= Document extract =
[7]. Danzon. Études Expérimentale et Cliniques sur la Tuberculose, vol. i. p. 350.

Jersey cattle in their native island, staked out at pasture all the year round, show little or no tuberculosis, whereas the housed Jerseys of England and America suffer severely. The cattle of our Gulf Coast States, kept on ranches in the open air, are largely immune, and the cattle of Columbia, Ecuador, Peru, and the Argentine Republic largely escape; but the housed dairy cows of our Southern cities show a very high ratio of consumptives. Consumption becomes more and more deadly in the Southern negro even in the country localities, while the outdoor cattle of the same districts escape.

The absence of tuberculosis from the sanitarium herd at Saranac requires to be explained on a different basis. This herd is housed in winter, and infection, once introduced, would have opportunity to spread. The absence of tuberculosis is highly complimentary to the management of the establishment. But a similar immunity is the rule for all well-managed sanitariums, and not as regards cattle only, but man as well. At Argeles no case of tuberculosis contagion to attendants occurred in ten years (Ferrand). At Soden baths, in a village of 1500, there were in thirty-four years 65 deaths, 15 from consumption (Hopt). At Falkenstein, in fifteen years, one attendant became tuberculous (Jousset). At Görbersdorf the cases of consumption in the village and environs decreased (Knopf). At Brompton, London, in thirty-six years, among 150 attendants, but one became consumptive, though they individually served for from fifteen to twenty-four years, and nearly 40,000 patients had been received.[[8]] A well-conducted sanitarium is and should be a safer place than the average community, in which 15 per cent. and upward are tuberculous. The educational influence of such an institution should decrease tuberculosis in the surrounding districts.

= Exercise objective =
Rewrite the section of the tuberculosis text that begins with "[7]. Danzon. Études" and ends with "same districts escape.", switching "ranches" to "farms" wherever it occurs.

= Information provided =

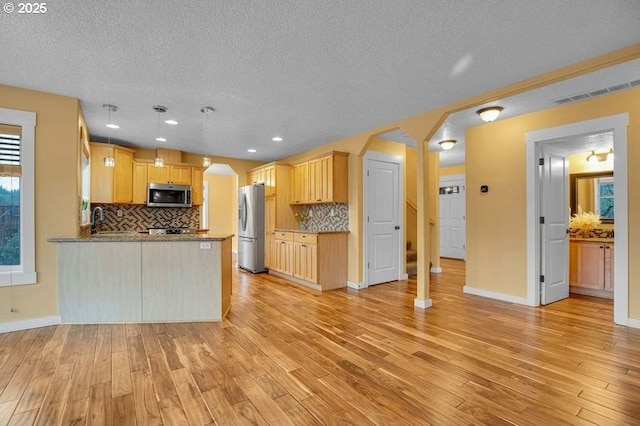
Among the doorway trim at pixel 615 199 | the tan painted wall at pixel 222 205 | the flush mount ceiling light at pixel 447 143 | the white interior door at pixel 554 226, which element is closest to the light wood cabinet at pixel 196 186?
the tan painted wall at pixel 222 205

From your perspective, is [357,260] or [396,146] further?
[396,146]

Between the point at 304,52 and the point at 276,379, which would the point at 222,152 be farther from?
the point at 276,379

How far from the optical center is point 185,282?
3471 millimetres

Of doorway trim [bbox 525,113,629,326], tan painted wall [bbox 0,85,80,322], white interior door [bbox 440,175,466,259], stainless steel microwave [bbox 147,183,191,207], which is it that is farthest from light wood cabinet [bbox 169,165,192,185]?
white interior door [bbox 440,175,466,259]

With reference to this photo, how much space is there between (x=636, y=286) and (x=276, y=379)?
3.73 meters

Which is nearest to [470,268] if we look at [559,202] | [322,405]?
[559,202]

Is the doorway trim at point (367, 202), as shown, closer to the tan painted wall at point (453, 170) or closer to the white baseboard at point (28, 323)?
the tan painted wall at point (453, 170)

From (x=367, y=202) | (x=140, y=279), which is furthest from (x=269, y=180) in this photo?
(x=140, y=279)

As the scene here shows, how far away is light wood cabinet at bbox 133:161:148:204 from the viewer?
5.61 metres

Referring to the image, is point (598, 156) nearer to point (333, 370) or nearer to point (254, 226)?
point (333, 370)

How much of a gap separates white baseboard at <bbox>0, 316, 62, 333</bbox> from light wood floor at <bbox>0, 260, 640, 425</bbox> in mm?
128

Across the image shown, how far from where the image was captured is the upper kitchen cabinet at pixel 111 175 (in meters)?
5.17

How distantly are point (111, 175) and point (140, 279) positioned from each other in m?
2.83

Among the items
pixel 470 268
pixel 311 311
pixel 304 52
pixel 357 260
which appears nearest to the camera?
pixel 304 52
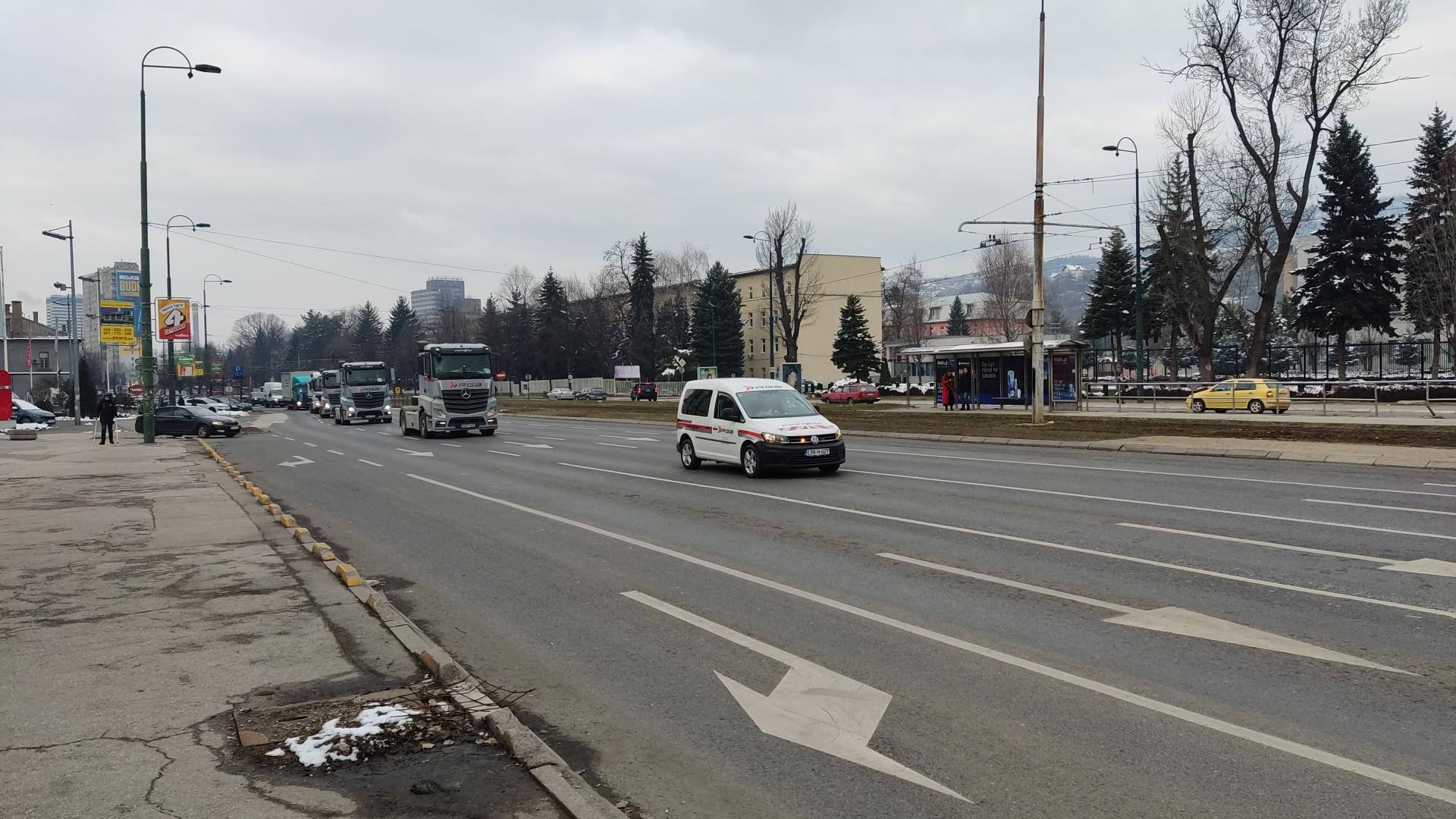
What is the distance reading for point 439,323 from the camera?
140 metres

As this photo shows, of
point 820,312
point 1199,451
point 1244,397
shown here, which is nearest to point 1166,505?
point 1199,451

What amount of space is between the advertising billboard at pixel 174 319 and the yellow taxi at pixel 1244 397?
38.0 metres

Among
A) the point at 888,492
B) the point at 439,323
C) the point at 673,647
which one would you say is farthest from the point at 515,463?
the point at 439,323

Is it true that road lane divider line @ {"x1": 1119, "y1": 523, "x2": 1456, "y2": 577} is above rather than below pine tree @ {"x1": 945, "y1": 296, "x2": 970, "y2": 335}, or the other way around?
below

= Task output =
[7]. Danzon. Études Expérimentale et Cliniques sur la Tuberculose, vol. i. p. 350.

Jersey cattle in their native island, staked out at pasture all the year round, show little or no tuberculosis, whereas the housed Jerseys of England and America suffer severely. The cattle of our Gulf Coast States, kept on farms in the open air, are largely immune, and the cattle of Columbia, Ecuador, Peru, and the Argentine Republic largely escape; but the housed dairy cows of our Southern cities show a very high ratio of consumptives. Consumption becomes more and more deadly in the Southern negro even in the country localities, while the outdoor cattle of the same districts escape.